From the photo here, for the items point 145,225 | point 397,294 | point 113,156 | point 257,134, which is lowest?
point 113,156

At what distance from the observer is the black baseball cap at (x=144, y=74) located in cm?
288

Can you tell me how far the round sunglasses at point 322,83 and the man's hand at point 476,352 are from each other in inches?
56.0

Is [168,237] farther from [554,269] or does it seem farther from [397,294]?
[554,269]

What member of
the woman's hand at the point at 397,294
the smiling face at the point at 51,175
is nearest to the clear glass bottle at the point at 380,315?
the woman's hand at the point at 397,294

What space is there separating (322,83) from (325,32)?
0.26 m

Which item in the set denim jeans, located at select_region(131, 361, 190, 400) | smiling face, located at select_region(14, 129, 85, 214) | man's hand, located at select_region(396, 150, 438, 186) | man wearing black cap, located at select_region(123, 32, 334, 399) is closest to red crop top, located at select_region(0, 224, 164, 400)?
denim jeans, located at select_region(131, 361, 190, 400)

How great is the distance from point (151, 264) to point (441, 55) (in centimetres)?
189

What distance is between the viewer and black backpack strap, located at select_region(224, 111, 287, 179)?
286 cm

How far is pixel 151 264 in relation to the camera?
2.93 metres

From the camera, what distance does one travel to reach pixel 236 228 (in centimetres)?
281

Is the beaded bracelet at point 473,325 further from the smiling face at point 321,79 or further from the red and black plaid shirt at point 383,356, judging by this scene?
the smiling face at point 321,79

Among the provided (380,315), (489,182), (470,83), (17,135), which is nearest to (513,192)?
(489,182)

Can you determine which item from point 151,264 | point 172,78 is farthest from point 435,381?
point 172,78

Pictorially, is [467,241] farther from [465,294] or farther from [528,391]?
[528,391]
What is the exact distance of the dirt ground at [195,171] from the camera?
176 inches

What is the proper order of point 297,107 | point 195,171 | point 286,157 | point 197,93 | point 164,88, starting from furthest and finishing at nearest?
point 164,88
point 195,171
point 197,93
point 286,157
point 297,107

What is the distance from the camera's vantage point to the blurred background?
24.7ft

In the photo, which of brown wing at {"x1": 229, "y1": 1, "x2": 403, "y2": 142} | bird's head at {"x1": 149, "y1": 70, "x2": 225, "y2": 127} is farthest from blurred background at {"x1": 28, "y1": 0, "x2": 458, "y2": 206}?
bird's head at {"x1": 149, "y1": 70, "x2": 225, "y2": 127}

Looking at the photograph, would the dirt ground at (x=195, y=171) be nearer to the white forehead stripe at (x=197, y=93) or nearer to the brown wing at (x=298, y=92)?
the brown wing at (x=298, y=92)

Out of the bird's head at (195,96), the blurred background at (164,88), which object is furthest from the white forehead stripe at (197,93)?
******************************
Format every line of the rows above as a JSON array of strings, one string per line, and leave out the blank lines.

[
  "From the photo here, for the items point 145,225 | point 397,294 | point 113,156 | point 257,134, which is lowest?",
  "point 113,156",
  "At what distance from the observer is the black baseball cap at (x=144, y=74) located in cm?",
  "288",
  "Can you tell me how far the round sunglasses at point 322,83 and the man's hand at point 476,352 are from each other in inches?",
  "56.0",
  "Is [168,237] farther from [554,269] or does it seem farther from [397,294]?",
  "[554,269]",
  "What member of",
  "the woman's hand at the point at 397,294",
  "the smiling face at the point at 51,175",
  "is nearest to the clear glass bottle at the point at 380,315?",
  "the woman's hand at the point at 397,294",
  "What space is there separating (322,83) from (325,32)?",
  "0.26 m",
  "Which item in the set denim jeans, located at select_region(131, 361, 190, 400) | smiling face, located at select_region(14, 129, 85, 214) | man's hand, located at select_region(396, 150, 438, 186) | man wearing black cap, located at select_region(123, 32, 334, 399) is closest to red crop top, located at select_region(0, 224, 164, 400)?",
  "denim jeans, located at select_region(131, 361, 190, 400)",
  "How great is the distance from point (151, 264) to point (441, 55) (in centimetres)?",
  "189",
  "What distance is between the viewer and black backpack strap, located at select_region(224, 111, 287, 179)?",
  "286 cm",
  "How far is pixel 151 264 in relation to the camera?",
  "2.93 metres",
  "From the camera, what distance does one travel to reach pixel 236 228 (in centimetres)?",
  "281",
  "Is the beaded bracelet at point 473,325 further from the smiling face at point 321,79 or further from the red and black plaid shirt at point 383,356, judging by this scene?",
  "the smiling face at point 321,79",
  "Among the provided (380,315), (489,182), (470,83), (17,135), which is nearest to (513,192)?",
  "(489,182)",
  "Can you determine which item from point 151,264 | point 172,78 is farthest from point 435,381?",
  "point 172,78",
  "Pictorially, is [467,241] farther from [465,294] or farther from [528,391]?",
  "[528,391]",
  "What is the exact distance of the dirt ground at [195,171] from the camera?",
  "176 inches",
  "What is the proper order of point 297,107 | point 195,171 | point 286,157 | point 197,93 | point 164,88, starting from furthest and finishing at nearest?",
  "point 164,88",
  "point 195,171",
  "point 197,93",
  "point 286,157",
  "point 297,107",
  "What is the distance from the camera's vantage point to the blurred background?",
  "24.7ft",
  "In the photo, which of brown wing at {\"x1\": 229, \"y1\": 1, \"x2\": 403, \"y2\": 142} | bird's head at {\"x1\": 149, \"y1\": 70, \"x2\": 225, \"y2\": 127} is farthest from blurred background at {\"x1\": 28, \"y1\": 0, \"x2\": 458, \"y2\": 206}?",
  "bird's head at {\"x1\": 149, \"y1\": 70, \"x2\": 225, \"y2\": 127}",
  "Looking at the photograph, would the dirt ground at (x=195, y=171) be nearer to the white forehead stripe at (x=197, y=93) or nearer to the brown wing at (x=298, y=92)?",
  "the brown wing at (x=298, y=92)",
  "Out of the bird's head at (195,96), the blurred background at (164,88), which object is furthest from the white forehead stripe at (197,93)?"
]